EXTRAIT:
***

Le manque ou la destruction des matières premières auront lieu sur une échelle plus ou moins vaste, selon les conditions dans lesquelles la lutte se sera déroulée, et continuera à se dérouler. Le rythme de la production sera brisé. Quelles statistiques peut-on dresser, assez certaines pour centraliser l’organisation du travail ? Est-il possible de construire si rapidement un appareil de production, d’innover quelque chose d’assez parfait pour ne pas permettre l’intervention des autres facteurs (syndicats, comités d’usines, coopératives, associations surgies spontanément, etc), d’œuvrer en toute liberté, avec la souplesse et l’élasticité requises par les évènements ? Quelle absurdité!… N’en déplaise aux ravaudeurs de « géométrie sociale », cette conception rigide démontre leur incapacité absolue de faire face aux problèmes quotidiens de la vie en période révolutionnaire. Et plus d’un simple manuel à peu près illettré rendrait des services plus importants à la société que tous ces intellectuels sans intelligence.
Toute la révolution russe est la condamnation de cette méthode. « Nous ordonnons de n’agir que d’après les ordres par nous transmis. Et ceux qui transgresseront cette ordonnance seront considérés comme contre-révolutionnaires, et traités comme tel », a proclamé, de Moscou, le Comité Central du P.C. Les forces de répression sont entrées en jeu et ont empêché par une oppression continuelle que les différents groupements créés par la masse du peuple au cours de la révolution ne mettent à exécution les projets de leurs créateurs. Mais Moscou ne peut pas organiser la production. En conséquence, tout s’arrête, s’immobilise. La faim fait son apparition, le mécontentement surgit, l’espoir tombe, la flamme révolutionnaire s’éteint. Pour faire marcher ces masses, les dictateurs renforcent leur appareil d’imposition, ce qui intensifie la querelle, et aboutit à… la résistance passive des ouvriers et des paysans qui ne travaillent pas (c’est le seul moyen de protestation qui leur reste), ou à l’insurrection armée comme celle de Cronstadt.
L’élaboration d’une société communiste est trop difficile et trop complexe pour que des résultats définitifs soient acquis en dix ou quinze ans. Pendant longtemps nous devrons, par manque d’approvisionnement, de ravitaillement, de transports faire en sorte que chaque région, chaque contrée, se suffise à elle-même, par ses propres moyens. Dans certaines cas, le retour à des formes primitives de production sera inévitable. Puis, lentement, les obstacles seront éliminés, la cohésion se rétablira, le concert des machines et de l’Effort humain s’élèvera, dont la direction sera centralisée, rationnellement, de bas eu haut, par de simples exécuteurs de la volonté des producteurs.

***

DONNÉES ENREGISTRÉES:
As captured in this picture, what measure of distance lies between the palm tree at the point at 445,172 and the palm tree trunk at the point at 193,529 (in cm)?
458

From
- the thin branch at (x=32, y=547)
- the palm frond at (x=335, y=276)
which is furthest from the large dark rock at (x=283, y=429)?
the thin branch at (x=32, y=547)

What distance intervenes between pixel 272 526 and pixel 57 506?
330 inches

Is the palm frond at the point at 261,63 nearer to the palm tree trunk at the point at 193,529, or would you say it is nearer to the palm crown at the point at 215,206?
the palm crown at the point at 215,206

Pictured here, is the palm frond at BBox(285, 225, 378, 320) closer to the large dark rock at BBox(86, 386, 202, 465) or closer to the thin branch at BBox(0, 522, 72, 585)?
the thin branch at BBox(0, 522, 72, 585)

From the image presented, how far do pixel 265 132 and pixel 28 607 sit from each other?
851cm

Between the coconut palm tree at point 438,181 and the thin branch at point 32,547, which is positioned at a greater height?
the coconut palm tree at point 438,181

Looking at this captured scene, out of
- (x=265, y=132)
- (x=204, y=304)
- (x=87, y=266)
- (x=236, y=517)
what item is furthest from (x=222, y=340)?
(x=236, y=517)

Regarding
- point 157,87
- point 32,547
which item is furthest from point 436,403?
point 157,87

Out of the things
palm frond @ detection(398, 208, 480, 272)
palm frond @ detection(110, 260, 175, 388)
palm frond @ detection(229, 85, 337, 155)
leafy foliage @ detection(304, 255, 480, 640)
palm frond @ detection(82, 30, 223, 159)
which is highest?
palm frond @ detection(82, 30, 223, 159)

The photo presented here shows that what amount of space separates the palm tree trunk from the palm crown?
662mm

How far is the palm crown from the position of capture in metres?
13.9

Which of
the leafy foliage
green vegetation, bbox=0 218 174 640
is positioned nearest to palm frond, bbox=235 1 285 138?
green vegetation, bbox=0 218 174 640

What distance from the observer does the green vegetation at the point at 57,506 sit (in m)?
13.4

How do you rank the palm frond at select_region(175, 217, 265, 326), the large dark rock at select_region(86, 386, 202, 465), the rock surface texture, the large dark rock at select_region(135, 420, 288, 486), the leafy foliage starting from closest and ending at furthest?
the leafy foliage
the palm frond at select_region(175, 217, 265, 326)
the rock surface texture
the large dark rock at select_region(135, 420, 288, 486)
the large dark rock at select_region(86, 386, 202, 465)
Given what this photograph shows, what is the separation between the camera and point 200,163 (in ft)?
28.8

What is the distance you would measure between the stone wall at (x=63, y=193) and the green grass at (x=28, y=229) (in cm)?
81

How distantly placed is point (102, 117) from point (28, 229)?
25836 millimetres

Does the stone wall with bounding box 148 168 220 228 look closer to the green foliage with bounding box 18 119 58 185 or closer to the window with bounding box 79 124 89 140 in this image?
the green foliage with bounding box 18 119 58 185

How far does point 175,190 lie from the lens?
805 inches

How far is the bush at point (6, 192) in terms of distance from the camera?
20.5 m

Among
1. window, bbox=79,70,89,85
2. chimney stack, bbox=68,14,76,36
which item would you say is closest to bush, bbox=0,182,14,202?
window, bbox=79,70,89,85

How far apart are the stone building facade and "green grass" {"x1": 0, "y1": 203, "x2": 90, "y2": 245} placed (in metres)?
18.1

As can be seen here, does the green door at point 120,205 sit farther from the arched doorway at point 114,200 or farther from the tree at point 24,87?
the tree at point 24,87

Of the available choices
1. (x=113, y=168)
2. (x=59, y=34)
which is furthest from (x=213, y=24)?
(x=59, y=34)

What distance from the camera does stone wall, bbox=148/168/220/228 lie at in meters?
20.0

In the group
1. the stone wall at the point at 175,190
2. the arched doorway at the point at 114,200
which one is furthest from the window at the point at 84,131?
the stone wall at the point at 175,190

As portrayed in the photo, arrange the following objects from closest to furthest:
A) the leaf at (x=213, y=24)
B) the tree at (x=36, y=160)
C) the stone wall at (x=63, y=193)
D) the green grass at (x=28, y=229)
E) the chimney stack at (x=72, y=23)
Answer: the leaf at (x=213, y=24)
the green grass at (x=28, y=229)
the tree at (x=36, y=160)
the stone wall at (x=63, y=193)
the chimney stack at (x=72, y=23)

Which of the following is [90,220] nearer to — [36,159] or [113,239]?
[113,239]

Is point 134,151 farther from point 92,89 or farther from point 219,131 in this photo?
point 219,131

***

CONSIGNES:
a: Recopiez à l'identique les lignes des données enregistrées, en commençant par celle qui contient « Of the available choices » et en allant jusqu'à la dernière ligne de ces données, incluse.
b: Poursuivez le texte sur la révolution et l'organisation de la production à partir de sa dernière phrase.

RÉPONSES FINALES:
a:
Of the available choices
1. (x=113, y=168)
2. (x=59, y=34)
which is furthest from (x=213, y=24)?
(x=59, y=34)

What distance from the camera does stone wall, bbox=148/168/220/228 lie at in meters?
20.0

In the group
1. the stone wall at the point at 175,190
2. the arched doorway at the point at 114,200
which one is furthest from the window at the point at 84,131?
the stone wall at the point at 175,190

As portrayed in the photo, arrange the following objects from closest to furthest:
A) the leaf at (x=213, y=24)
B) the tree at (x=36, y=160)
C) the stone wall at (x=63, y=193)
D) the green grass at (x=28, y=229)
E) the chimney stack at (x=72, y=23)
Answer: the leaf at (x=213, y=24)
the green grass at (x=28, y=229)
the tree at (x=36, y=160)
the stone wall at (x=63, y=193)
the chimney stack at (x=72, y=23)

Which of the following is [90,220] nearer to — [36,159] or [113,239]?
[113,239]

Is point 134,151 farther from point 92,89 or farther from point 219,131 in this photo?
point 219,131

b:
Car, la normalité revenue, nous serons obligés d’avoir recours à la synthèse centraliste-fédéraliste. Si les besoins de l’industrie et du chauffage rendent nécessaire l’extraction de quarante millions de tonnes de charbon par an, il nous faudra savoir ce que les mineurs du Nord, de l’Ouest, du Centre, etc., pourront fournir selon la richesse des puits, les possibilités de travail, le perfectionnement et l’abondance de l’outillage, l’importance de la main‑d’œuvre. Se basant sur ces contingences, les techniciens qui auront centralisé le matériel d’étude nécessaire, pourront procéder à la répartition du travail. Et les mineurs pourront contrôler les raisons des mesures prises par leurs délégués. Il en sera de même pour toutes les branches de la production.
L’interdépendance des nations, des contrées, des régions est aujourd’hui si développée qu’elle ne peut disparaître qu’après un long processus d’évolution. Nous ne devons pas, pour cette raison, ne pas nous efforcer d’y parvenir.
Car, partisan du progrès véritable, de celui qui développe harmonieusement par le jeu de leur activité continuelle toutes les facultés humaines, je pense qu’il nous faut tendre vers la décentralisation dans tous les domaines de l’existence, pour arriver à la formation de l’Homme Intégral.
Et je repousse avec toute mon énergie la conception mécanique qu’ont de la vie les adeptes du « matérialisme historique », dont l’esprit bismarkien nous conduirait à faire de l’être humain un automate dans lequel aurait disparu tout ce qui vibre, tout ce qui pense, tout ce qui veut.